> **PROBLEM REQUIREMENTS**
Extract each line from the items below that contains the word "this". Case counts.

> **STORED RECORDS**
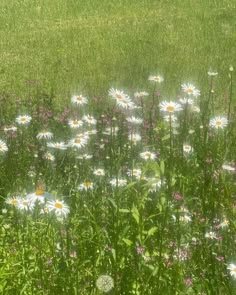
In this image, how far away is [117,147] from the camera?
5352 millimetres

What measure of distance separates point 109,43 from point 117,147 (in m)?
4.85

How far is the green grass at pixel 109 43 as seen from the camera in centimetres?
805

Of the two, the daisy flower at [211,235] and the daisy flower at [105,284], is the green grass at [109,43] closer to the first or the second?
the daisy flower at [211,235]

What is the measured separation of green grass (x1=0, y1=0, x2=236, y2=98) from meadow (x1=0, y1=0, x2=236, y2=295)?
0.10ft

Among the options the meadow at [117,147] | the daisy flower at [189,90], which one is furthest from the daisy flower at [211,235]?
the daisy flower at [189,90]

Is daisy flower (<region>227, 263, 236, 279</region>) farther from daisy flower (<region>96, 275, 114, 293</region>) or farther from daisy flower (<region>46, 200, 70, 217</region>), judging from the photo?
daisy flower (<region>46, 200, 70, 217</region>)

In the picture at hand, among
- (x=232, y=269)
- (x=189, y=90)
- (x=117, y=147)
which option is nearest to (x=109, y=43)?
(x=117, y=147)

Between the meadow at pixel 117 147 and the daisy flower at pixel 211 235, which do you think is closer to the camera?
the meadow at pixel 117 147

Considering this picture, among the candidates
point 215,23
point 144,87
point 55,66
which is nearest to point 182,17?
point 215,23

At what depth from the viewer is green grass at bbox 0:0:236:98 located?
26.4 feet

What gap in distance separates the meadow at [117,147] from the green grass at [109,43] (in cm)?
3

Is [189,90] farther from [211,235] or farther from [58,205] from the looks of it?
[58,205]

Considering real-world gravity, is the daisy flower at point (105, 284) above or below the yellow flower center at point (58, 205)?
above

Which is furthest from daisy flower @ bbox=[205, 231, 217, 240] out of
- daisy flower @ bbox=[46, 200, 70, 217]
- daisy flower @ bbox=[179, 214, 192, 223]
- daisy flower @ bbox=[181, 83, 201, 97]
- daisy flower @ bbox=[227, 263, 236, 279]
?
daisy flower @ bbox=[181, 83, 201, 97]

* * *

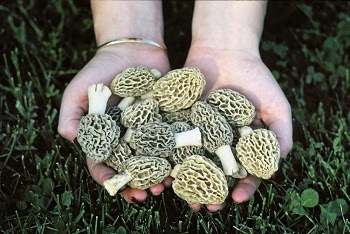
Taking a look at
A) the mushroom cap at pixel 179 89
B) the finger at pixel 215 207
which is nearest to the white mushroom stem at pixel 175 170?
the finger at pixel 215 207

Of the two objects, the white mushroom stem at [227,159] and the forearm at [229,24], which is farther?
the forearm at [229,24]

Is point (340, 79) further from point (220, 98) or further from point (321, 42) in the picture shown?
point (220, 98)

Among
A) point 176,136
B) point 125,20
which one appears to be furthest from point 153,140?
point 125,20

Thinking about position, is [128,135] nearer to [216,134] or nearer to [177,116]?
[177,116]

> **ANSWER IN FULL**
In this image, how far away is [117,147] from the camera?
Considering this picture, among the candidates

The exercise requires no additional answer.